Cette définition - forcément partielle - qui me convient, est piquée sur Wikipédia. Je ne partage en revanche pas du tout l’idée hegelienne de l’art évoquée dans la suite de l’article, qui prétend que : « Le beau artistique est plus élevé que le beau dans la nature [puisqu’il] dégage, des formes illusoires et mensongères de ce monde imparfait et instable, la vérité contenue dans les apparences, pour la doter d’une réalité plus haute créée par l’esprit lui-même. » Ce qui m’apparait comme un parfait contresens : L’art ne pourra jamais atteindre à la perfection de la nature car il est par essence artifice. Il prétend fixer le Beau dans une forme donnée et illusoire, alors que la pure harmonie de la nature réside en son évolution permanente. Or la peinture la plus réussie, la plus magnifique photo où la représentation filmée d’un coucher de soleil ne procurera jamais une émotion aussi vraie que la perception du phénomène lui-même.

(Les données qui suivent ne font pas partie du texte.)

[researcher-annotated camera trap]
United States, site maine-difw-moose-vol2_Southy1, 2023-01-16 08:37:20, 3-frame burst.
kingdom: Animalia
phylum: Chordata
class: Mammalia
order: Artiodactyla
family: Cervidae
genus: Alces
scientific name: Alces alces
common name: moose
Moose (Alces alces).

J’ajouterais que l’Art ne prend tout son sens que lorsqu’il assume de ne pas simplement représenter, mais d’interpréter. L’Art est la part humaine de l’acte créatif universel. Il est en soi nécessairement pure subjectivité.
A ce titre, on pourrait dire que toute création tendant à s’éléver vers le Beau est oeuvre d’art. Mais cela ne fait que déplacer le problème : qu’est-ce que le Beau ?
Là encore, la question comporte une part de subjectivité.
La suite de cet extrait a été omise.